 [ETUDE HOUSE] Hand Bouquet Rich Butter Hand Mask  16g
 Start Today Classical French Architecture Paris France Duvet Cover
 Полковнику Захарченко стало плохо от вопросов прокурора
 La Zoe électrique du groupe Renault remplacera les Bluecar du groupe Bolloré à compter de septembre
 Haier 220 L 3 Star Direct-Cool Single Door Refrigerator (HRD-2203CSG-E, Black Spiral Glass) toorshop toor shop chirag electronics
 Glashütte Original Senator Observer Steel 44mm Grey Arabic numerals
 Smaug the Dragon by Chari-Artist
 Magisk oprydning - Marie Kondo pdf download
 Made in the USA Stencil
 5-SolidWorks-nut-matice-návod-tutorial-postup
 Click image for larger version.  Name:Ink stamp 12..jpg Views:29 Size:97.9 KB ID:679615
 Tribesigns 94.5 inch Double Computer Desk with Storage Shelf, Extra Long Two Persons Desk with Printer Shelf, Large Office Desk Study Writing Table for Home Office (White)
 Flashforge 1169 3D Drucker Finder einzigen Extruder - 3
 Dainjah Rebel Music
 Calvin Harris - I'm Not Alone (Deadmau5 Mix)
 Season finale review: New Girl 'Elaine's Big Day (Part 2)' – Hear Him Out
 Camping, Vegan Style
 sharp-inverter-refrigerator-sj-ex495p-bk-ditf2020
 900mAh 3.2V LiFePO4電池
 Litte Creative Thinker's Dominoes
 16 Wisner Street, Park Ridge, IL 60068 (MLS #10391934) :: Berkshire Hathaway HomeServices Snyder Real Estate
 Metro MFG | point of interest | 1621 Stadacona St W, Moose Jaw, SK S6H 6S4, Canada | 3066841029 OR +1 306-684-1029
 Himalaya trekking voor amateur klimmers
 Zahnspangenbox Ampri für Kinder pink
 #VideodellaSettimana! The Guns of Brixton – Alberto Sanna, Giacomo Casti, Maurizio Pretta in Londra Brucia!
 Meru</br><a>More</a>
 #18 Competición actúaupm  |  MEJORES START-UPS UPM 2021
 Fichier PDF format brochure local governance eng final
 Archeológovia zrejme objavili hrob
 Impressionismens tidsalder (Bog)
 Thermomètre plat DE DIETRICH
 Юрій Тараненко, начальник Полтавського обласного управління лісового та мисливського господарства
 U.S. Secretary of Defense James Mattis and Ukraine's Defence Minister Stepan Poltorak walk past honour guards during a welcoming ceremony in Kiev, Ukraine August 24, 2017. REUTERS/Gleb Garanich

◆ **GOAL OF THE EXERCISE**: The answer should be nothing more than the lines from the one with "Юрій Тараненко, начальник" through the end of the entries, restated word for word.

◆ **RESULT FOR THIS EXERCISE**:
 Юрій Тараненко, начальник Полтавського обласного управління лісового та мисливського господарства
 U.S. Secretary of Defense James Mattis and Ukraine's Defence Minister Stepan Poltorak walk past honour guards during a welcoming ceremony in Kiev, Ukraine August 24, 2017. REUTERS/Gleb Garanich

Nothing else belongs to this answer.